Financial Reality Part I: What Should the Reach of Government Be?

by Robert Allen Bonelli

Since June 21, 1788 when New Hampshire became the required ninth state to ratify the US Constitution, the seventeen enumerated powers specifically granted to the federal government in the Constitution have slowly expanded to allow central government involvement in virtually all aspects of life in America.  Thomas Jefferson, were he among us today, would call for a second insurance of the Declaration of Independence.  The expansion of those powers resulted from broad interpretation of the Constitution’s commerce clause and general welfare clause for the stated purpose of promoting societal good.  Jefferson warned us about this in his writings with, “Congress has not unlimited powers to provide for the general welfare, but only those specifically enumerated.”

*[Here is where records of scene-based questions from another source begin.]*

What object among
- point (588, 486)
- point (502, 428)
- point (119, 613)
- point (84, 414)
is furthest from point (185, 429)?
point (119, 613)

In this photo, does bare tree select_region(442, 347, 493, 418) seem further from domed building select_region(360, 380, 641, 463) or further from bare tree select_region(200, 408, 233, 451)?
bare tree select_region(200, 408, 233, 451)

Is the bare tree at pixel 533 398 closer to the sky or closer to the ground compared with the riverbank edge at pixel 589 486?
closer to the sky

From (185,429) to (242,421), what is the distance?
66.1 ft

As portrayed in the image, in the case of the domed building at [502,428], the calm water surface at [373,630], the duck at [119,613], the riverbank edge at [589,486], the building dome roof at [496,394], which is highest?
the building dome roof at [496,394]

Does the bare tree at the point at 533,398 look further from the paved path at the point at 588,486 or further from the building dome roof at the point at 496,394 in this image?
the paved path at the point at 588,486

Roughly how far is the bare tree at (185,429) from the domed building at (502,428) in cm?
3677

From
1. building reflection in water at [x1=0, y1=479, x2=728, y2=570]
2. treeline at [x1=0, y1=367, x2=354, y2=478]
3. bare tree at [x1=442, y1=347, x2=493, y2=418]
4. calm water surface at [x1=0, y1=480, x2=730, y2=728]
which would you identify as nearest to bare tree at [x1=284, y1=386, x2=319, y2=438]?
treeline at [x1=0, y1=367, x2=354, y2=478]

This gradual erosion of our liberty has only surfaced because of the unsustainable financial support necessary to fund an ever increasing role of government in our lives.  Newly elected Republicans in the 112th Congress recognized that the financial structure of our nation is at the brink of collapsing under the weight of government that has grown too large for its citizens to support.  They are pressing for deep cuts in spending, but are getting pushed back from President Obama and Democrats whose ideology is rooted in central authority control.  Even if successful, the $100 billion in cuts for the remainder of the 2011 budget, called for by the Republicans, will do little when staring at a projected deficit for 2011 of $1.5 trillion.  This deficit will push our national debt to a level that will threaten our ability to fund our military.  It can spark an inflationary cycle that will spike the cost of food, energy and other commodities resulting in hardships for all citizens and for businesses, which would fail creating higher unemployment.

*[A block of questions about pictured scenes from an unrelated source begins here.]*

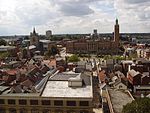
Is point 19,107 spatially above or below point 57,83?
below

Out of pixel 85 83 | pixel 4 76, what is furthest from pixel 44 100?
pixel 4 76

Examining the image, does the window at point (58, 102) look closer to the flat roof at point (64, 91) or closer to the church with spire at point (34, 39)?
the flat roof at point (64, 91)

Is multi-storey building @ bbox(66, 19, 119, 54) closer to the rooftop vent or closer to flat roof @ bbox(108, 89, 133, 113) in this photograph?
flat roof @ bbox(108, 89, 133, 113)

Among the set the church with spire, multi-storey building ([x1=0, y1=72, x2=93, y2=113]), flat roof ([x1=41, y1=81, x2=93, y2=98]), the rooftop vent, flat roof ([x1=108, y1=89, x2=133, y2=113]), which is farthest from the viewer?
the church with spire

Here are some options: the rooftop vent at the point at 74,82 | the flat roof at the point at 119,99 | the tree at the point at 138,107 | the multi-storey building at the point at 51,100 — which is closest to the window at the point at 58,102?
the multi-storey building at the point at 51,100

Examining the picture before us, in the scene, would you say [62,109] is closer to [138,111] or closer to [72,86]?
[72,86]

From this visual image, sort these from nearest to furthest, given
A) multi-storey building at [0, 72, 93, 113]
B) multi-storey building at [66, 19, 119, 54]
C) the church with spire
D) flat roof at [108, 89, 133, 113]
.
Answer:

The Treasury Department is forecasting that our national debt will reach $19.6 trillion by 2015.  If our Gross Domestic Product (GDP) grows at a respectable annual rate of 3.5% over that same period, it will reach $17.7 trillion by 2015, trailing the debt by almost $2 trillion.  Mr. Obama’s recent proposal to cut $1.1 trillion in deficit spending over the next ten years, while the debt is forecast to increase by more than $5 trillion in only five years, is laughable at best and a cruel diversion to mask the truth at worst.  Can you imagine running your family household by planning to spend more than you anticipate your income to grow for ten years?  You would be bankrupt and that is exactly where our nation is heading.

The clash between our federalist style of government (where the states and the people have the power) and an all powerful central government will drive the debate in the 2012 Presidential Election.  However, we need to deal with the financial crisis now.